Quote the listing below in its entirety.

-------

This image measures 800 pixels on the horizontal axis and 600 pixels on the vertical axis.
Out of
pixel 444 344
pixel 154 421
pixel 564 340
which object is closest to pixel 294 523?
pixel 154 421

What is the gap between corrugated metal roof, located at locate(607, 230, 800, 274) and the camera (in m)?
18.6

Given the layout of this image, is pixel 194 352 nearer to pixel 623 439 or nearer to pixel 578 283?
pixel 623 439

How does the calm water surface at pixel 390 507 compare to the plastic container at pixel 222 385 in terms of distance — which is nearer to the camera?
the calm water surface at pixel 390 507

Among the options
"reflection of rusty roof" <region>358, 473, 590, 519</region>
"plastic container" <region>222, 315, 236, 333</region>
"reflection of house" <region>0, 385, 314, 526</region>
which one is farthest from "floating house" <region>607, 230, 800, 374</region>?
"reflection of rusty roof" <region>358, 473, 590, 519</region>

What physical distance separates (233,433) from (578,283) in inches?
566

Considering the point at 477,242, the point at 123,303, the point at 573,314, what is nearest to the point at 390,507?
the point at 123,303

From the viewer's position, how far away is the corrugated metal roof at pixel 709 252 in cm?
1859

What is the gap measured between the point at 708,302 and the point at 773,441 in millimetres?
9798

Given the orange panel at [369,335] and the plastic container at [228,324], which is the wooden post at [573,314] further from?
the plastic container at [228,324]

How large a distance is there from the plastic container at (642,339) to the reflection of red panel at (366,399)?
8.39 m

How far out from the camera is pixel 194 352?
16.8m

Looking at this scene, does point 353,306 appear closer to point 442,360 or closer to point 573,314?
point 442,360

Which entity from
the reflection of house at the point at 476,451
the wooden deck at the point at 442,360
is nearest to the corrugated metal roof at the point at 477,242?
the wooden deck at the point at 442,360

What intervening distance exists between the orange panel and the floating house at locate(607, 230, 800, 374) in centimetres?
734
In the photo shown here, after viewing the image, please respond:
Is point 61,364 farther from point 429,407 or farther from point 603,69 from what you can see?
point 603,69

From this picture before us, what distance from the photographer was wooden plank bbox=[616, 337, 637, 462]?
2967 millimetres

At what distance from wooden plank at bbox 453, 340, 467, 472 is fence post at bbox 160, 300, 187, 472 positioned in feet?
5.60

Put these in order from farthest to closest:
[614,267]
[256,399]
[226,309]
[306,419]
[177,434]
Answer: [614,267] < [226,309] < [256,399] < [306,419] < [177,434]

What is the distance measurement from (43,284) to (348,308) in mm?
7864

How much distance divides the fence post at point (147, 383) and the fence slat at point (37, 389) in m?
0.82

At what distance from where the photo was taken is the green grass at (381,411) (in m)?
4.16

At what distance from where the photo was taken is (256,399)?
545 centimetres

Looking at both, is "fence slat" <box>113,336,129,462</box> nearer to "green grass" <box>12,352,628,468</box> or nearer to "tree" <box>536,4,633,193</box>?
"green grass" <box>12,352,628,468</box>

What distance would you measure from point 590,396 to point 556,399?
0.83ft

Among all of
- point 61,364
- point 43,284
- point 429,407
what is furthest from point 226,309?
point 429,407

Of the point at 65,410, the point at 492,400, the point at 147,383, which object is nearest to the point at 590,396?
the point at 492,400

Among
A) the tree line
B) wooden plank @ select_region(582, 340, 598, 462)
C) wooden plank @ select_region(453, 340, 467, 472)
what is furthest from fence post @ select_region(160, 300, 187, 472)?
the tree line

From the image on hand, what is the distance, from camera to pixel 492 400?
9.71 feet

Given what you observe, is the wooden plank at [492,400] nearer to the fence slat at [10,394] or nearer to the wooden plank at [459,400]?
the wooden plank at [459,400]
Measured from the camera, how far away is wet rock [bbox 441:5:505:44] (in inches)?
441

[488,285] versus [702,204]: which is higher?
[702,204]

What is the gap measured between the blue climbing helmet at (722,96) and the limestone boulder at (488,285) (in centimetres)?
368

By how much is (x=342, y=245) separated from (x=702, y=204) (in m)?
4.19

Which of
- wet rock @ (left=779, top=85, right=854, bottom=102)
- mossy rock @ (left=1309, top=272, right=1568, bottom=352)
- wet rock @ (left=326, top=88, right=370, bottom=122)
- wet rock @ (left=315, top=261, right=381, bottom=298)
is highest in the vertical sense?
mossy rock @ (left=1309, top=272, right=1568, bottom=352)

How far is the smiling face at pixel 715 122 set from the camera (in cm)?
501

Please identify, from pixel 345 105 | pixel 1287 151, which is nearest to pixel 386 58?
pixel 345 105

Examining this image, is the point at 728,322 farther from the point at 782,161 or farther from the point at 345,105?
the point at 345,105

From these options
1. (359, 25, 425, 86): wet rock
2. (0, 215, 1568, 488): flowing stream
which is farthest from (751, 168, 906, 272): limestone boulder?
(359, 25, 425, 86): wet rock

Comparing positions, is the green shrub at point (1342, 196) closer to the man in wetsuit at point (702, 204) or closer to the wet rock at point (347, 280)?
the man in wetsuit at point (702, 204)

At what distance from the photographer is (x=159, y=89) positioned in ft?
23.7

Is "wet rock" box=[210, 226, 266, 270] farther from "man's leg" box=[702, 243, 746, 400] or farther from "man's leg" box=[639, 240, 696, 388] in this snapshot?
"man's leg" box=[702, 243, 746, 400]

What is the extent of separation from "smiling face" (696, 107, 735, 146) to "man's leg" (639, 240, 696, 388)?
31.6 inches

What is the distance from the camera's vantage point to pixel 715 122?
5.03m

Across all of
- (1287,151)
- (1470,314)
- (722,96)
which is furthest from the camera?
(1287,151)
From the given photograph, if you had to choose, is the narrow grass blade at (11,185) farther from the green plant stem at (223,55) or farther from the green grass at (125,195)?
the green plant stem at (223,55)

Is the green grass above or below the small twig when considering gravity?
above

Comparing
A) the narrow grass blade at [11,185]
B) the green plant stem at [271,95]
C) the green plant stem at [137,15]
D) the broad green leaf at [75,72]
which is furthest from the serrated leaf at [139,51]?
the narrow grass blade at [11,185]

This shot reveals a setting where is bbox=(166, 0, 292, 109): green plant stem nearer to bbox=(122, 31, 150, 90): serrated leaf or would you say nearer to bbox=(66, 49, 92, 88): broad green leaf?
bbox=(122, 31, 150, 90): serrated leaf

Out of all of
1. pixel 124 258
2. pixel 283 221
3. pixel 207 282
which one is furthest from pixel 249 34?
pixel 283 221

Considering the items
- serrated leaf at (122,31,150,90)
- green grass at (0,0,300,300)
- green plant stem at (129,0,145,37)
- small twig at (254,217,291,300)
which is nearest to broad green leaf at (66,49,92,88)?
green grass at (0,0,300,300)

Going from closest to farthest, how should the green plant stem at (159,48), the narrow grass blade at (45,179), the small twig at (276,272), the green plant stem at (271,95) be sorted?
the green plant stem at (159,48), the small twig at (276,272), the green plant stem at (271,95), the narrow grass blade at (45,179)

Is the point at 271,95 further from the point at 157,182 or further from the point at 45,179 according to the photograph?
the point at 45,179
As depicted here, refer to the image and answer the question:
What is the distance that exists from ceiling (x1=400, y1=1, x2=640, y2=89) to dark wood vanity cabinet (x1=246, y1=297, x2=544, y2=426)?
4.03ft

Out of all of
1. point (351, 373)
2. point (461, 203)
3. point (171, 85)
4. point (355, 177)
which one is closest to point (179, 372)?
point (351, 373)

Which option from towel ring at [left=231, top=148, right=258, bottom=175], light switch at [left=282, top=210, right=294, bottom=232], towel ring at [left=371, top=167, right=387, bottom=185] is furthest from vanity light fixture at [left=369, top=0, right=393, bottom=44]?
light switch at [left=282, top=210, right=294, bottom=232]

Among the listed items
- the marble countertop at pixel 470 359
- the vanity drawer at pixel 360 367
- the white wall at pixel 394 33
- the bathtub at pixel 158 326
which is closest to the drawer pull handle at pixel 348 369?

-------

> **Worked answer**
This image measures 800 pixels on the horizontal axis and 600 pixels on the vertical axis.
Out of
pixel 444 344
pixel 154 421
pixel 564 340
which object is closest to pixel 294 523?
pixel 154 421

What is the gap between corrugated metal roof, located at locate(607, 230, 800, 274) and the camera (in m)?
18.6

Given the layout of this image, is pixel 194 352 nearer to pixel 623 439 or nearer to pixel 578 283?
pixel 623 439

How does the calm water surface at pixel 390 507 compare to the plastic container at pixel 222 385 in terms of distance — which is nearer to the camera?
the calm water surface at pixel 390 507

Among the options
"reflection of rusty roof" <region>358, 473, 590, 519</region>
"plastic container" <region>222, 315, 236, 333</region>
"reflection of house" <region>0, 385, 314, 526</region>
which one is farthest from "floating house" <region>607, 230, 800, 374</region>?
"reflection of rusty roof" <region>358, 473, 590, 519</region>

What physical distance separates (233,433) from (578,283) in inches?
566

Considering the point at 477,242, the point at 123,303, the point at 573,314, what is nearest to the point at 390,507?
the point at 123,303

From the viewer's position, how far away is the corrugated metal roof at pixel 709 252 in cm?
1859

What is the gap measured between the point at 708,302 and the point at 773,441 in millimetres?
9798

Given the orange panel at [369,335] and the plastic container at [228,324], which is the wooden post at [573,314] further from?
the plastic container at [228,324]

How large a distance is there from the plastic container at (642,339) to the reflection of red panel at (366,399)?
8.39 m

How far out from the camera is pixel 194 352?
16.8m

Looking at this scene, does point 353,306 appear closer to point 442,360 or closer to point 573,314?
point 442,360

Which entity from
the reflection of house at the point at 476,451
the wooden deck at the point at 442,360
is nearest to the corrugated metal roof at the point at 477,242?
the wooden deck at the point at 442,360

What intervening distance exists between the orange panel and the floating house at locate(607, 230, 800, 374) in centimetres?
734
In the photo shown here, after viewing the image, please respond:
Is point 61,364 farther from point 429,407 or farther from point 603,69 from what you can see?
point 603,69

From this picture before us, what distance from the photographer was wooden plank bbox=[616, 337, 637, 462]?
2967 millimetres

At what distance from wooden plank at bbox 453, 340, 467, 472 is fence post at bbox 160, 300, 187, 472 positioned in feet?
5.60

Put these in order from farthest to closest:
[614,267]
[256,399]
[226,309]
[306,419]
[177,434]
Answer: [614,267] < [226,309] < [256,399] < [306,419] < [177,434]

What is the distance measurement from (43,284) to (348,308) in mm?
7864

How much distance divides the fence post at point (147, 383) and the fence slat at point (37, 389) in m?
0.82

At what distance from where the photo was taken is the green grass at (381,411) (in m)?
4.16

At what distance from where the photo was taken is (256,399)?
545 centimetres

Looking at both, is "fence slat" <box>113,336,129,462</box> nearer to "green grass" <box>12,352,628,468</box> or nearer to "tree" <box>536,4,633,193</box>?
"green grass" <box>12,352,628,468</box>

What distance would you measure from point 590,396 to point 556,399?
0.83ft

Among all of
- point 61,364
- point 43,284
- point 429,407
what is furthest from point 226,309?
point 429,407

Of the point at 65,410, the point at 492,400, the point at 147,383, which object is nearest to the point at 590,396?
the point at 492,400

Among
A) the tree line
B) wooden plank @ select_region(582, 340, 598, 462)
C) wooden plank @ select_region(453, 340, 467, 472)
what is furthest from fence post @ select_region(160, 300, 187, 472)?
the tree line

From the image on hand, what is the distance, from camera to pixel 492 400?
9.71 feet

Given what you observe, is the wooden plank at [492,400] nearer to the fence slat at [10,394] or nearer to the wooden plank at [459,400]?
the wooden plank at [459,400]
Measured from the camera, how far away is wet rock [bbox 441:5:505:44] (in inches)?
441

[488,285] versus [702,204]: which is higher?
[702,204]

What is the gap measured between the blue climbing helmet at (722,96) and the limestone boulder at (488,285) (in centimetres)?
368

By how much is (x=342, y=245) separated from (x=702, y=204) (in m)?
4.19

Which of
- wet rock @ (left=779, top=85, right=854, bottom=102)
- mossy rock @ (left=1309, top=272, right=1568, bottom=352)
- wet rock @ (left=326, top=88, right=370, bottom=122)
- wet rock @ (left=315, top=261, right=381, bottom=298)
is highest in the vertical sense?
mossy rock @ (left=1309, top=272, right=1568, bottom=352)

How far is the smiling face at pixel 715 122 set from the camera (in cm)?
501

Please identify, from pixel 345 105 | pixel 1287 151, which is nearest to pixel 386 58?
pixel 345 105

Examining this image, is the point at 728,322 farther from the point at 782,161 or farther from the point at 345,105?
the point at 345,105

From these options
1. (359, 25, 425, 86): wet rock
2. (0, 215, 1568, 488): flowing stream
which is farthest from (751, 168, 906, 272): limestone boulder?
(359, 25, 425, 86): wet rock

Comparing positions, is the green shrub at point (1342, 196) closer to the man in wetsuit at point (702, 204) or closer to the wet rock at point (347, 280)?
the man in wetsuit at point (702, 204)

At what distance from the photographer is (x=159, y=89) positioned in ft?
23.7

Is "wet rock" box=[210, 226, 266, 270] farther from "man's leg" box=[702, 243, 746, 400] or farther from "man's leg" box=[639, 240, 696, 388] in this snapshot?
"man's leg" box=[702, 243, 746, 400]

What is the extent of separation from "smiling face" (696, 107, 735, 146) to "man's leg" (639, 240, 696, 388)?
31.6 inches

What is the distance from the camera's vantage point to pixel 715 122?
5.03m

Across all of
- (1287,151)
- (1470,314)
- (722,96)
which is furthest from the camera?
(1287,151)
From the given photograph, if you had to choose, is the narrow grass blade at (11,185) farther from the green plant stem at (223,55) or farther from the green grass at (125,195)?
the green plant stem at (223,55)

Is the green grass above or below the small twig when considering gravity?
above

Comparing
A) the narrow grass blade at [11,185]
B) the green plant stem at [271,95]
C) the green plant stem at [137,15]
D) the broad green leaf at [75,72]
which is furthest from the serrated leaf at [139,51]?
the narrow grass blade at [11,185]

This shot reveals a setting where is bbox=(166, 0, 292, 109): green plant stem nearer to bbox=(122, 31, 150, 90): serrated leaf or would you say nearer to bbox=(66, 49, 92, 88): broad green leaf?
bbox=(122, 31, 150, 90): serrated leaf

Out of all of
1. pixel 124 258
2. pixel 283 221
3. pixel 207 282
which one is furthest from pixel 249 34?
pixel 283 221

Considering the items
- serrated leaf at (122,31,150,90)
- green grass at (0,0,300,300)
- green plant stem at (129,0,145,37)
- small twig at (254,217,291,300)
which is nearest to broad green leaf at (66,49,92,88)?
green grass at (0,0,300,300)

Going from closest to farthest, how should the green plant stem at (159,48), the narrow grass blade at (45,179), the small twig at (276,272), the green plant stem at (271,95) be sorted?
the green plant stem at (159,48), the small twig at (276,272), the green plant stem at (271,95), the narrow grass blade at (45,179)

Is the point at 271,95 further from the point at 157,182 or further from the point at 45,179 according to the photograph?
the point at 45,179
As depicted here, refer to the image and answer the question:
What is the distance that exists from ceiling (x1=400, y1=1, x2=640, y2=89) to dark wood vanity cabinet (x1=246, y1=297, x2=544, y2=426)?
4.03ft

Out of all of
1. point (351, 373)
2. point (461, 203)
3. point (171, 85)
4. point (355, 177)
which one is closest to point (179, 372)?
point (351, 373)

Which option from towel ring at [left=231, top=148, right=258, bottom=175], light switch at [left=282, top=210, right=294, bottom=232], towel ring at [left=371, top=167, right=387, bottom=185] is furthest from vanity light fixture at [left=369, top=0, right=393, bottom=44]?
light switch at [left=282, top=210, right=294, bottom=232]

Among the listed items
- the marble countertop at pixel 470 359
- the vanity drawer at pixel 360 367
- the white wall at pixel 394 33
- the bathtub at pixel 158 326
which is closest to the drawer pull handle at pixel 348 369?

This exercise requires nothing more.